YOUR OBJECTIVE: Swap "camera" for "lens" in the part of the listing that opens with the line containing "At what distance from the camera is" and closes with the line containing "10186 millimetres", and return only those lines with all else unchanged.

MATERIAL FOR THIS TASK:
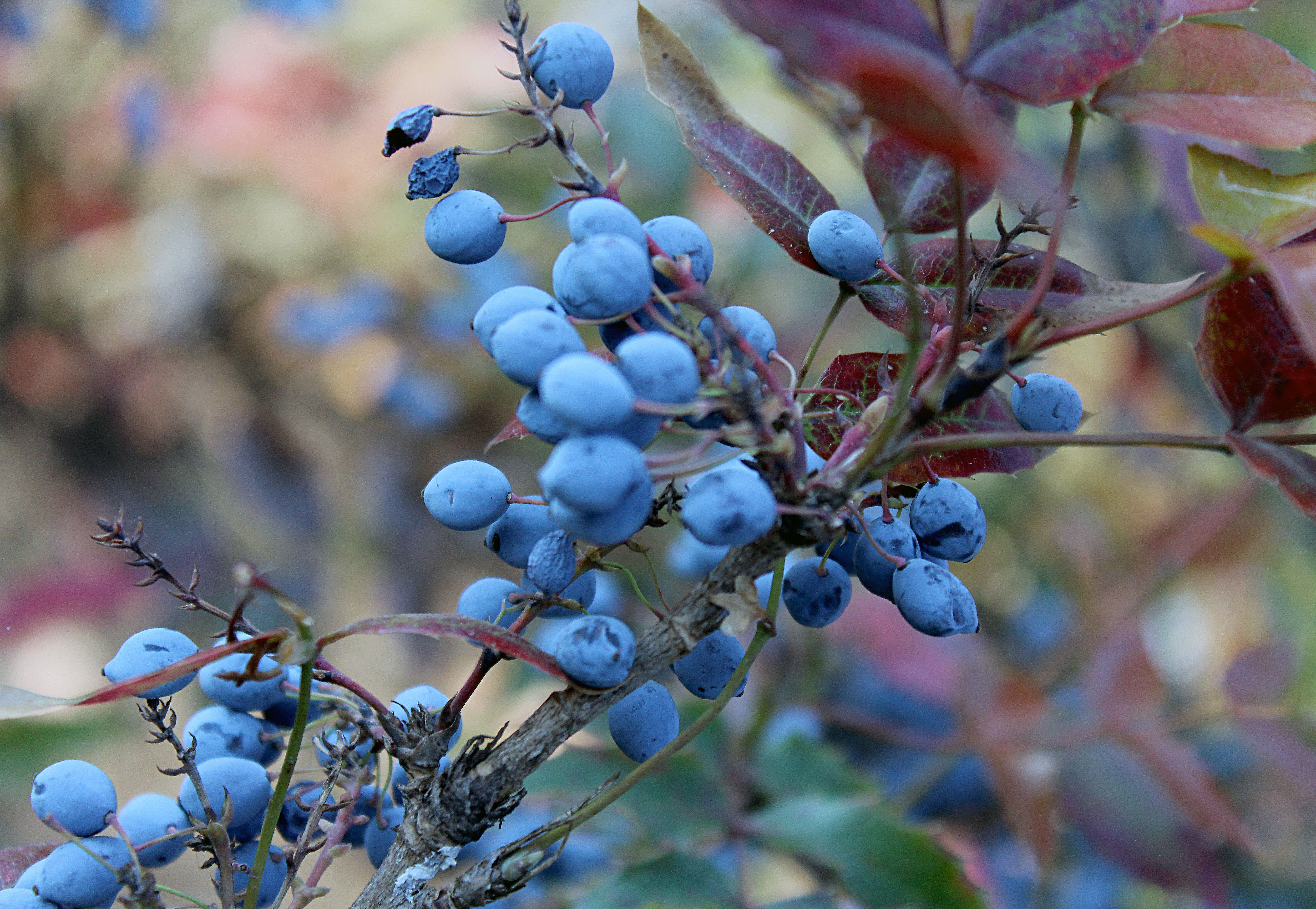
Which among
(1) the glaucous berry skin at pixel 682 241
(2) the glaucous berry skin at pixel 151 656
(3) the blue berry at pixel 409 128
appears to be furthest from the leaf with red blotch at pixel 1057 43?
(2) the glaucous berry skin at pixel 151 656

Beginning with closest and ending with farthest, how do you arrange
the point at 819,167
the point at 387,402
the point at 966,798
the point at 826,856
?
the point at 826,856
the point at 966,798
the point at 387,402
the point at 819,167

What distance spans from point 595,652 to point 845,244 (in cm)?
22

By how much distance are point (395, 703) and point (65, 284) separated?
7.49ft

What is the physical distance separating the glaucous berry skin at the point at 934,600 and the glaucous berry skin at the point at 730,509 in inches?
4.3

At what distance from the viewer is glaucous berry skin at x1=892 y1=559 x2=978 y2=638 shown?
15.9 inches

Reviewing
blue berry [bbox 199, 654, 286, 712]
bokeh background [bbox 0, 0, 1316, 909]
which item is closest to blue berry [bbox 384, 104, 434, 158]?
blue berry [bbox 199, 654, 286, 712]

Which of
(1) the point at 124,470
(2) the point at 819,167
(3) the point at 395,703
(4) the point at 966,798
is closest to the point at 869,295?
(3) the point at 395,703

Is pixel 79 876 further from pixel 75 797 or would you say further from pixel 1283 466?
pixel 1283 466

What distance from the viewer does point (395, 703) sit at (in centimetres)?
45

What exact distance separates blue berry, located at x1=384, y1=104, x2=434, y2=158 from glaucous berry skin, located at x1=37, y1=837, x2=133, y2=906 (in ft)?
1.08

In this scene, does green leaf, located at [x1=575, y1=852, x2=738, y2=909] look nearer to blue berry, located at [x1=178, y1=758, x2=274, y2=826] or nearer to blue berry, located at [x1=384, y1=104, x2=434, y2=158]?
blue berry, located at [x1=178, y1=758, x2=274, y2=826]

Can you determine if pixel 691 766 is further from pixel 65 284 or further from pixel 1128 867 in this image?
pixel 65 284

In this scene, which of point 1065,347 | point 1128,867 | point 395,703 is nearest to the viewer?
point 395,703

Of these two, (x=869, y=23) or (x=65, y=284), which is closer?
(x=869, y=23)
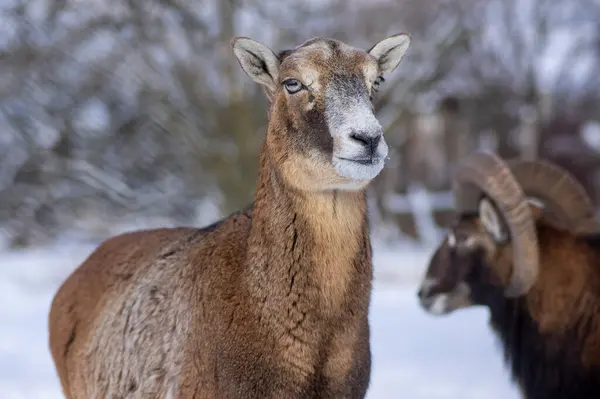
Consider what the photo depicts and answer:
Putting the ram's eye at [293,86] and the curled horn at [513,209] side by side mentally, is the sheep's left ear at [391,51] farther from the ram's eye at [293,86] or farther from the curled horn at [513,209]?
the curled horn at [513,209]

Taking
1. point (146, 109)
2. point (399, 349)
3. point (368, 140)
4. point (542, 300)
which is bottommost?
point (368, 140)

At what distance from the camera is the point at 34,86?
1456 cm

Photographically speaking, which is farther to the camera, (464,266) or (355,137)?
(464,266)

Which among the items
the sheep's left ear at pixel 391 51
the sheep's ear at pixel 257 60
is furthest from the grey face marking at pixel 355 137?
the sheep's left ear at pixel 391 51

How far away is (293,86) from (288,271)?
0.90m

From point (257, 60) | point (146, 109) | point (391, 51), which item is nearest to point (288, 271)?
point (257, 60)

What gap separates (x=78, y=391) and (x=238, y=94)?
10186 millimetres

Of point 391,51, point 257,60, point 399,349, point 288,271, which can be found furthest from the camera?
point 399,349

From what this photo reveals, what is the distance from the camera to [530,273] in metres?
6.97

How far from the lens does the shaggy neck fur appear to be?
21.9 ft

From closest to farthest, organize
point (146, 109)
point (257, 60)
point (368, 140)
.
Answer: point (368, 140), point (257, 60), point (146, 109)

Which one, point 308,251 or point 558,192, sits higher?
point 558,192

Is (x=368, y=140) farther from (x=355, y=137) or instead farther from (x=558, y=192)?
(x=558, y=192)

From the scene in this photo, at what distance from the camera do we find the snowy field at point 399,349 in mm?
8672
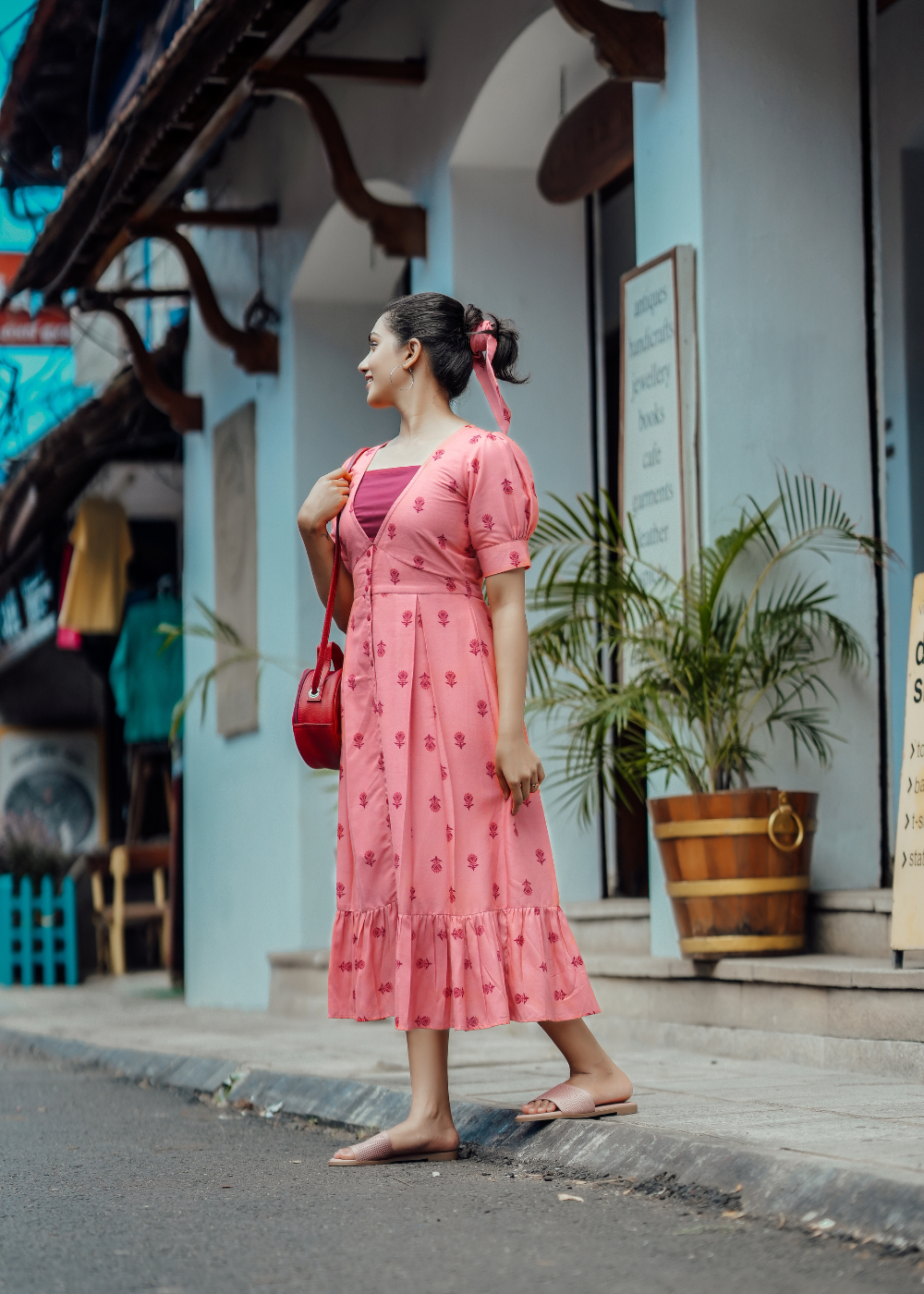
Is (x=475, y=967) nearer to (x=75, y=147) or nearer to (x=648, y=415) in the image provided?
(x=648, y=415)

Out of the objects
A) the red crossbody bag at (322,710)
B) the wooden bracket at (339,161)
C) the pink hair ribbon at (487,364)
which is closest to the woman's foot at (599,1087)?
the red crossbody bag at (322,710)

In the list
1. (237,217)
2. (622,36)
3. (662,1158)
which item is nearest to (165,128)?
(237,217)

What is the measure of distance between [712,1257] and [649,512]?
345 cm

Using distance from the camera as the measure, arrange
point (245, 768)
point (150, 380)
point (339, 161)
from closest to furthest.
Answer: point (339, 161), point (245, 768), point (150, 380)

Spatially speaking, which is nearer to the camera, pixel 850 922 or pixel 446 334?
pixel 446 334

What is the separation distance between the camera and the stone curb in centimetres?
309

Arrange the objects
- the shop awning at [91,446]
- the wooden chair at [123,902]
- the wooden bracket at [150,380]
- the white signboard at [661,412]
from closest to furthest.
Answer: the white signboard at [661,412] → the wooden bracket at [150,380] → the shop awning at [91,446] → the wooden chair at [123,902]

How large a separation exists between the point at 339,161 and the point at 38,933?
7861 mm

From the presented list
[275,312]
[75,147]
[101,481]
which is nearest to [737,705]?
[275,312]

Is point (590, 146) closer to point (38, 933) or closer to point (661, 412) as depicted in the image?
point (661, 412)

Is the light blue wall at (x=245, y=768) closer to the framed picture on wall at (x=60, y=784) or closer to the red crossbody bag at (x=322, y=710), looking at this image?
the red crossbody bag at (x=322, y=710)

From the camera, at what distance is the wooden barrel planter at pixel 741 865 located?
542 cm

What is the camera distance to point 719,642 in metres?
5.62

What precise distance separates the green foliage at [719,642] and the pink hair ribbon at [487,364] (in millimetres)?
1398
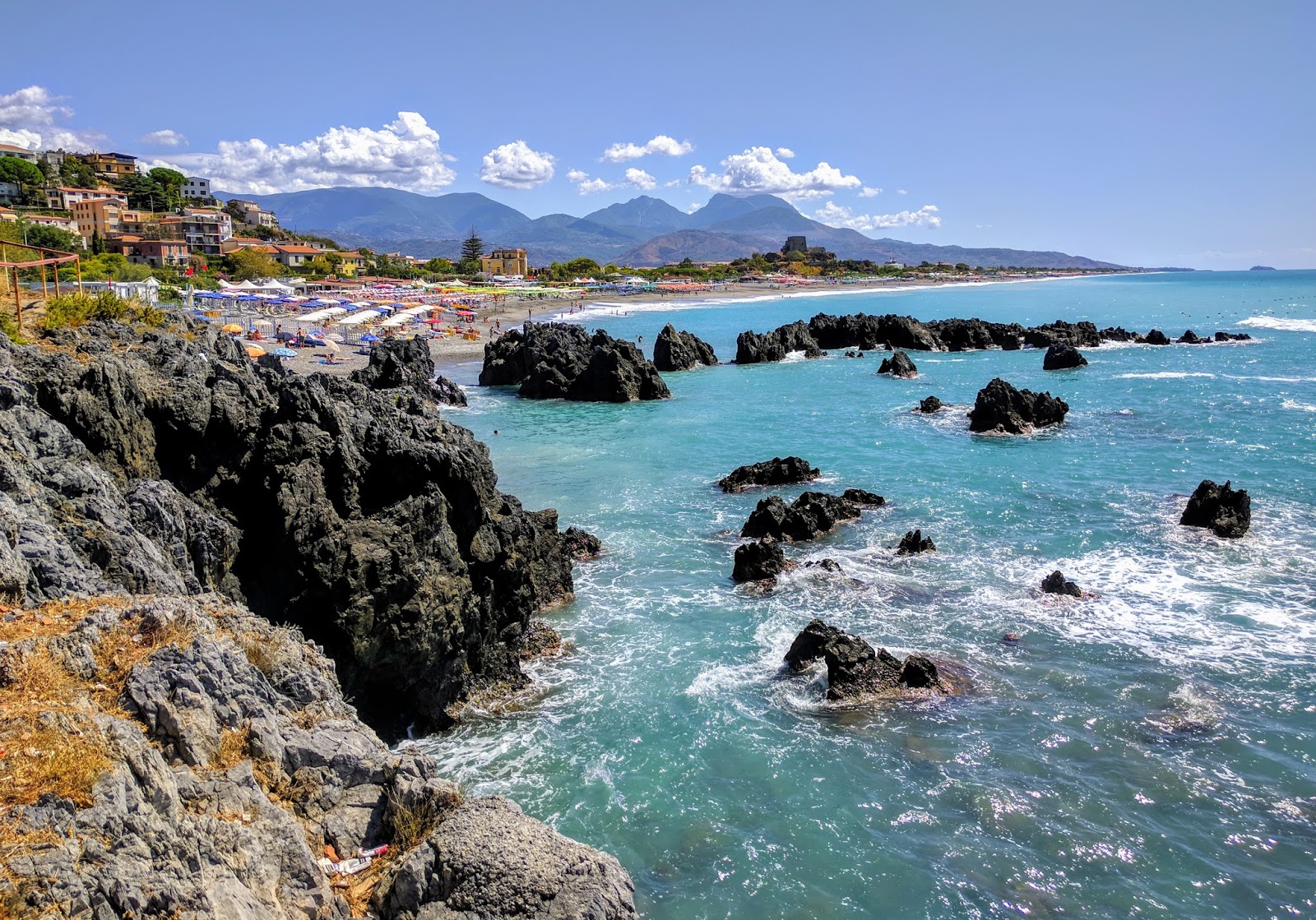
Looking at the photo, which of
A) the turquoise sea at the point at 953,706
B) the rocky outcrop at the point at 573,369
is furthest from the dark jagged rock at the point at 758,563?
the rocky outcrop at the point at 573,369

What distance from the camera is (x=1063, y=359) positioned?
66500 millimetres

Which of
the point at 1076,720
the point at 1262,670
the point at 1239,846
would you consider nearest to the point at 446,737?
the point at 1076,720

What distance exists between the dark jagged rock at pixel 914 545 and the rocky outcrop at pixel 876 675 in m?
7.36

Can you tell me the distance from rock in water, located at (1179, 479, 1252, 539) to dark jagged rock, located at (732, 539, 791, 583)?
1357 cm

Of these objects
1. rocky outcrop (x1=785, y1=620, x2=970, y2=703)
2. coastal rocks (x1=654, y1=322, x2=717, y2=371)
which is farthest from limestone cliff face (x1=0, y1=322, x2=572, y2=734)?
coastal rocks (x1=654, y1=322, x2=717, y2=371)

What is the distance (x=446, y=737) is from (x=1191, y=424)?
42.9 meters

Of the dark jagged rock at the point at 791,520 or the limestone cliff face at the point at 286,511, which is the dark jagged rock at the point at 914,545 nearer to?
the dark jagged rock at the point at 791,520

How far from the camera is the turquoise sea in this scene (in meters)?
12.3

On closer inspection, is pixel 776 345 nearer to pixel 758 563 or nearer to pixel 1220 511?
pixel 1220 511

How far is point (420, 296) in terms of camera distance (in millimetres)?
112000

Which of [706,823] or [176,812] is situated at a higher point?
[176,812]

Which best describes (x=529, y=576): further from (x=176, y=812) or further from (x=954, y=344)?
(x=954, y=344)

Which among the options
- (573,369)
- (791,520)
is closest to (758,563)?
(791,520)

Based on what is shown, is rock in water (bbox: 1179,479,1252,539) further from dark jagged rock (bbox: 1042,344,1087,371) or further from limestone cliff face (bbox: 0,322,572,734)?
dark jagged rock (bbox: 1042,344,1087,371)
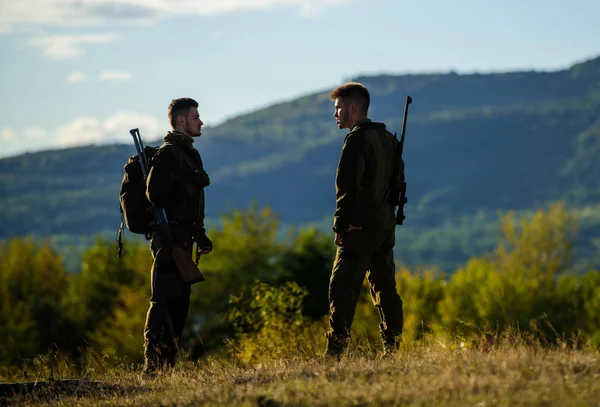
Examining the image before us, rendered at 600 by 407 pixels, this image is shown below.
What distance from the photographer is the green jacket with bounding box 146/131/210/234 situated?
8.77 metres

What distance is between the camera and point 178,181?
8.91 meters

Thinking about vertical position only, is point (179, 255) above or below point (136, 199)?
below

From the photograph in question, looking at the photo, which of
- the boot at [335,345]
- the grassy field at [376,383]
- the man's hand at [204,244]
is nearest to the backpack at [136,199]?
the man's hand at [204,244]

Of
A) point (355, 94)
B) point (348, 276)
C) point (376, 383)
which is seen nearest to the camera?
point (376, 383)

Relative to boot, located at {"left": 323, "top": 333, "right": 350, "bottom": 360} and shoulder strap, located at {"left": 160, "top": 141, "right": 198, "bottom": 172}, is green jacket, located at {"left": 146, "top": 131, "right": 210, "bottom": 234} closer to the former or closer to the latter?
shoulder strap, located at {"left": 160, "top": 141, "right": 198, "bottom": 172}

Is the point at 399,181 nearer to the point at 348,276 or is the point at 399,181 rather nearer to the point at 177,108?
the point at 348,276

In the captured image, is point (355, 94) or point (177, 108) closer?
point (355, 94)

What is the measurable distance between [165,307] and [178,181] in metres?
1.11

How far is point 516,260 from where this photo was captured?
9881cm

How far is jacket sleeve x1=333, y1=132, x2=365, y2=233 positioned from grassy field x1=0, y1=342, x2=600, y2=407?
1129 mm

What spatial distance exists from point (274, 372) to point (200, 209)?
6.34 feet

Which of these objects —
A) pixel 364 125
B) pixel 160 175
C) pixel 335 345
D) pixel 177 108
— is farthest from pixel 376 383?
pixel 177 108

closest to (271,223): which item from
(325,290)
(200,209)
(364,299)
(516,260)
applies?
(364,299)

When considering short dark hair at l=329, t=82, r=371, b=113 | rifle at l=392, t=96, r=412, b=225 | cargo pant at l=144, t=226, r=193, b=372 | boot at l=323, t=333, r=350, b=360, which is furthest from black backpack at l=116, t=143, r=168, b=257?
rifle at l=392, t=96, r=412, b=225
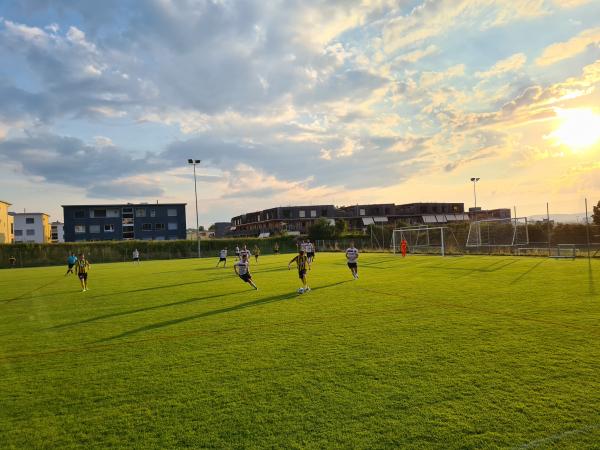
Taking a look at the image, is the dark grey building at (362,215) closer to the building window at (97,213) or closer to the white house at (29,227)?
the building window at (97,213)

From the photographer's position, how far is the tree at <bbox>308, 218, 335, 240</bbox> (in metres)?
67.4

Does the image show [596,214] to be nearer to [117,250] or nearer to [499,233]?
[499,233]

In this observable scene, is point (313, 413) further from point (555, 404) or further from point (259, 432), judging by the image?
point (555, 404)

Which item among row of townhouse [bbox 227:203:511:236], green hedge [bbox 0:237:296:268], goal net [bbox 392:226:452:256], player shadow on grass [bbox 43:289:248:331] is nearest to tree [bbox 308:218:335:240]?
green hedge [bbox 0:237:296:268]

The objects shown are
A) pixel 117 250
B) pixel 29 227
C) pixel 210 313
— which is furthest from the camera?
pixel 29 227

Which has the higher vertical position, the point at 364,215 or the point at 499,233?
the point at 364,215

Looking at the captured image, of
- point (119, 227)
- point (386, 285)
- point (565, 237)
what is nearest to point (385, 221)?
point (119, 227)

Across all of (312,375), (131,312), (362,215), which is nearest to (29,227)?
(362,215)

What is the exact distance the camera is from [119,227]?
262ft

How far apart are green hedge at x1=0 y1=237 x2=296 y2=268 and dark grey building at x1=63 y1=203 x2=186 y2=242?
22469 mm

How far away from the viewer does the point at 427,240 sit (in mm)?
41469

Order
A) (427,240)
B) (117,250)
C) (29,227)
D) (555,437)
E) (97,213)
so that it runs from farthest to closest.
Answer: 1. (29,227)
2. (97,213)
3. (117,250)
4. (427,240)
5. (555,437)

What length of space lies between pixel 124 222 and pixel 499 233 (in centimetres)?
6799

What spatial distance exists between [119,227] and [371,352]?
265ft
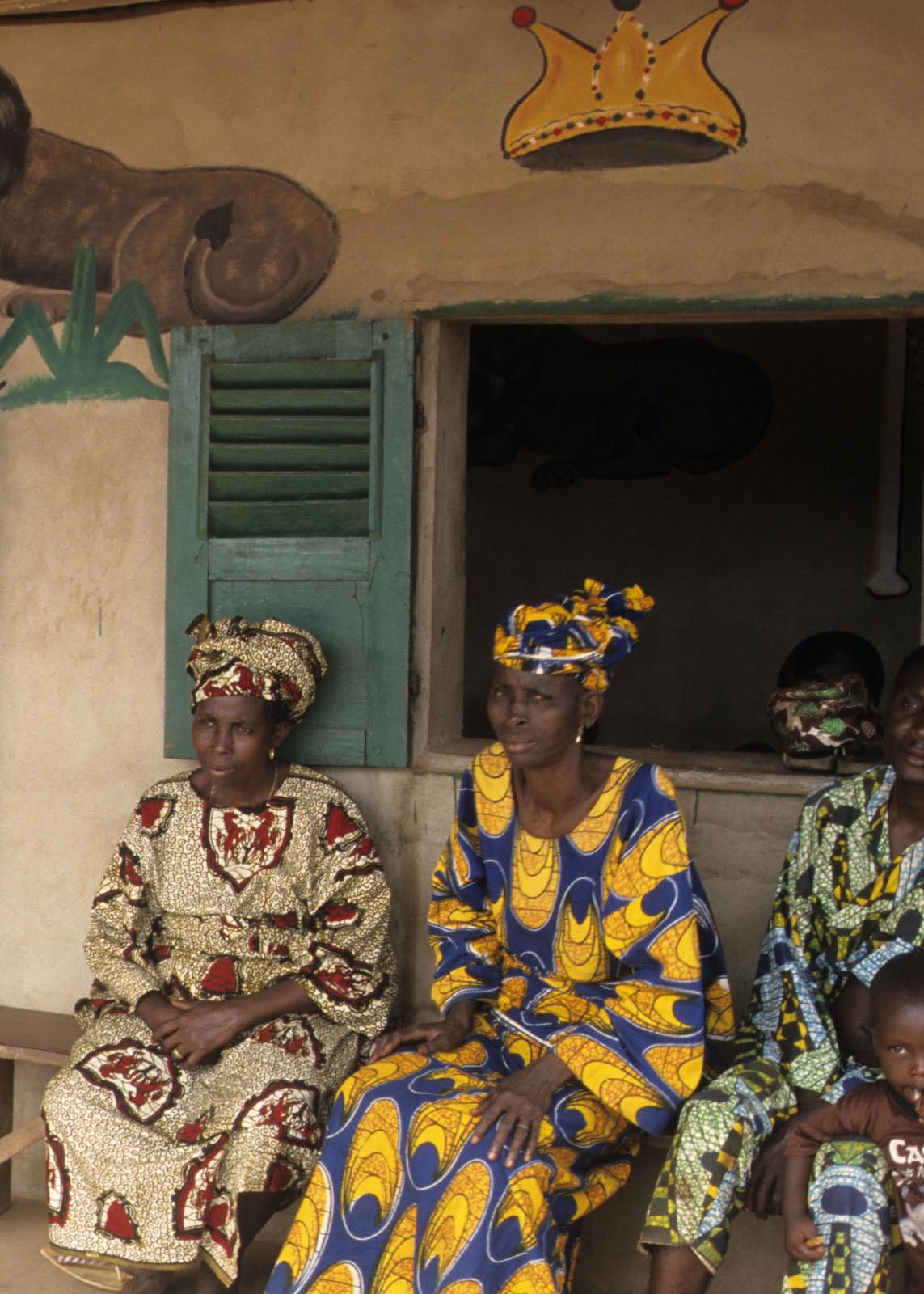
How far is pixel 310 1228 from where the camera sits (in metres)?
2.99

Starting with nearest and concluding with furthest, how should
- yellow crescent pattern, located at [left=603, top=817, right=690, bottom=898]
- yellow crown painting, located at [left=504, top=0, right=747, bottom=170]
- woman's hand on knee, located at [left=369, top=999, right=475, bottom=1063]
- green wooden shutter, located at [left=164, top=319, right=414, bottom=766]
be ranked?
yellow crescent pattern, located at [left=603, top=817, right=690, bottom=898] < woman's hand on knee, located at [left=369, top=999, right=475, bottom=1063] < yellow crown painting, located at [left=504, top=0, right=747, bottom=170] < green wooden shutter, located at [left=164, top=319, right=414, bottom=766]

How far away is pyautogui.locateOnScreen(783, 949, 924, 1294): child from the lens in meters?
2.67

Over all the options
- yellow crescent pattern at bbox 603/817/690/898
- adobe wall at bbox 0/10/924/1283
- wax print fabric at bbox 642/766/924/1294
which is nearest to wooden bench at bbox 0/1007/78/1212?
adobe wall at bbox 0/10/924/1283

WRITTEN SOLUTION:
At what distance from the lens is the point at 34,86?
1456 cm

Photographically speaking, which is farther to the lens, (464,266) or (355,137)?
(464,266)

Which among the items
the sheep's left ear at pixel 391 51
the sheep's ear at pixel 257 60
is furthest from the grey face marking at pixel 355 137?
the sheep's left ear at pixel 391 51

How far away is (293,86) from (288,271)?
0.90m

From point (257, 60) | point (146, 109) | point (391, 51), which item is nearest to point (288, 271)?
point (257, 60)

What gap separates (x=78, y=391) and (x=238, y=94)?
10186 millimetres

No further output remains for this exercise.